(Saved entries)
=-=-=-=-=

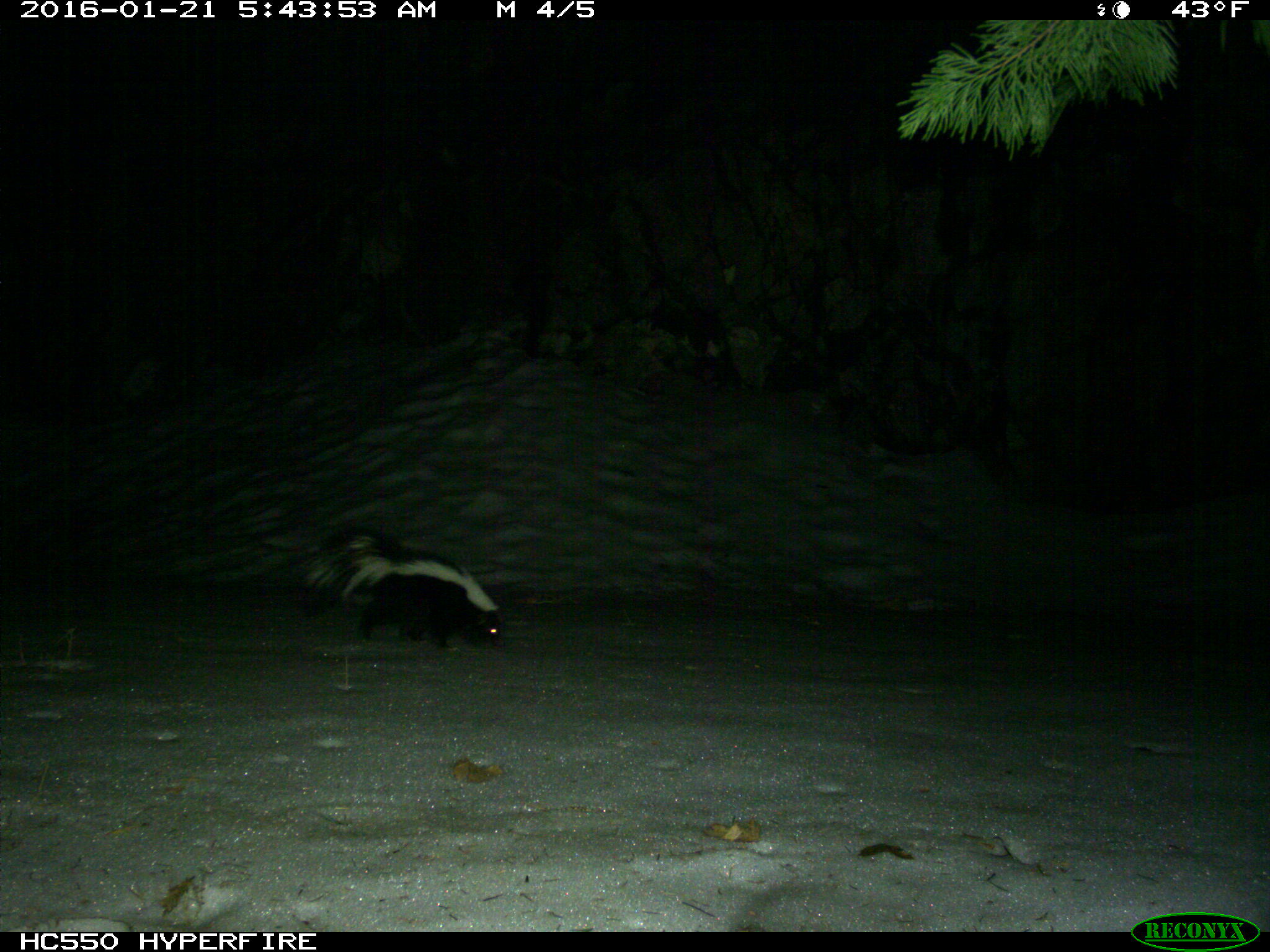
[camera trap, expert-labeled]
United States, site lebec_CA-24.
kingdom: Animalia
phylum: Chordata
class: Mammalia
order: Carnivora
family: Mephitidae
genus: Mephitis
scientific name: Mephitis mephitis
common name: striped skunk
Mephitis mephitis (striped skunk).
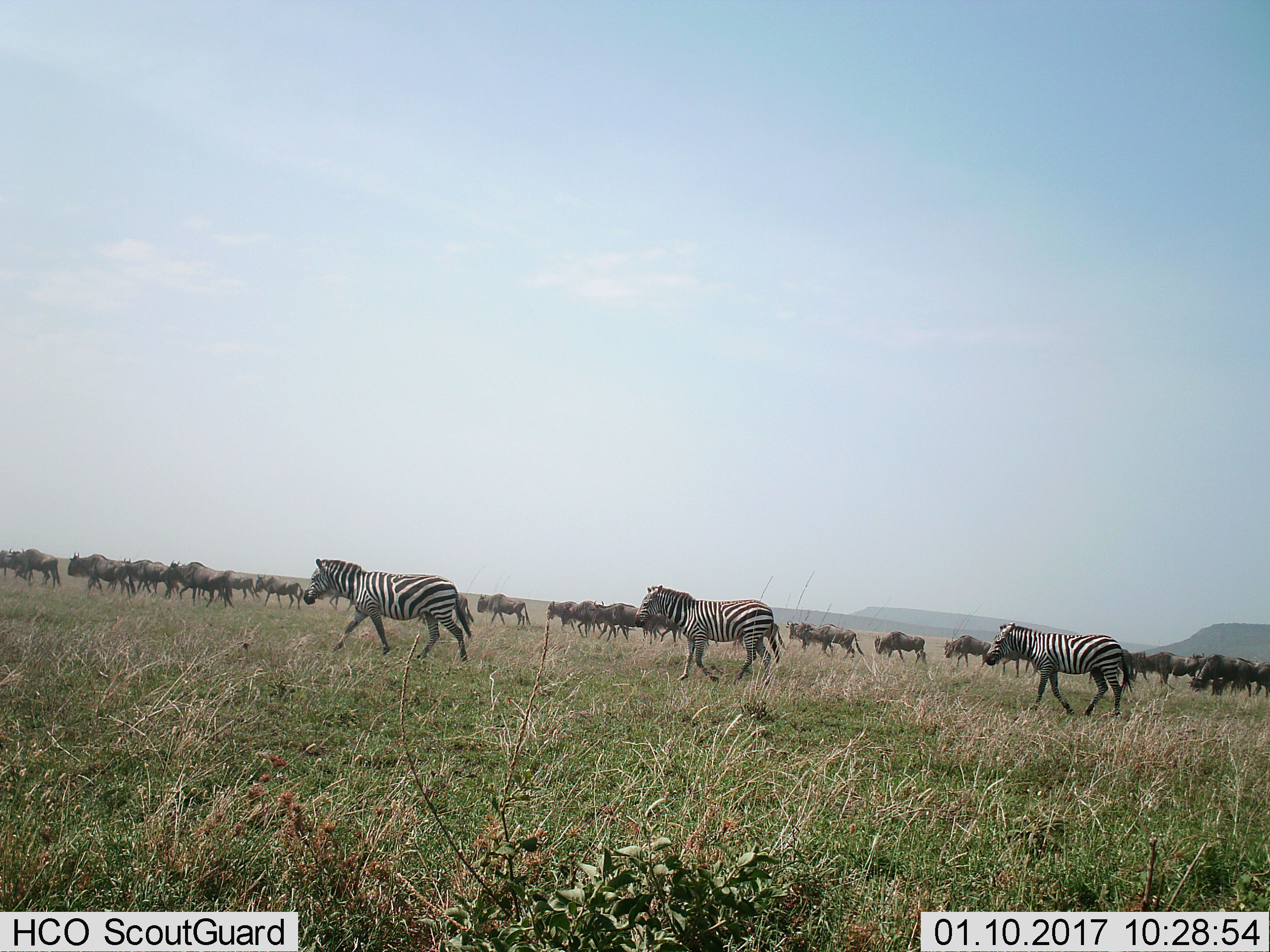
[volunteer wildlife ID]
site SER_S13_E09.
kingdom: Animalia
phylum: Chordata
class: Mammalia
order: Artiodactyla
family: Bovidae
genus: Connochaetes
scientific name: Connochaetes taurinus taurinus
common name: blue wildebeest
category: wildebeestblue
Wildebeestblue (blue wildebeest) (Connochaetes taurinus taurinus), count 11-50. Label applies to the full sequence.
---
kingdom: Animalia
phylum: Chordata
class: Mammalia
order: Perissodactyla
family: Equidae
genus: Equus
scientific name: Equus quagga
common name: plains zebra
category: zebraplains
Zebraplains (plains zebra) (Equus quagga), count 3. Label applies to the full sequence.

=-=-=-=-=

- **Task brief**
Repeat exactly the lines from the start of the entries down to the line with "common name: blue wildebeest", keeping both ends but none of the pictures.

- **Result for this exercise**
[camera trap, expert-labeled]
United States, site lebec_CA-24.
kingdom: Animalia
phylum: Chordata
class: Mammalia
order: Carnivora
family: Mephitidae
genus: Mephitis
scientific name: Mephitis mephitis
common name: striped skunk
Mephitis mephitis (striped skunk).
[volunteer wildlife ID]
site SER_S13_E09.
kingdom: Animalia
phylum: Chordata
class: Mammalia
order: Artiodactyla
family: Bovidae
genus: Connochaetes
scientific name: Connochaetes taurinus taurinus
common name: blue wildebeest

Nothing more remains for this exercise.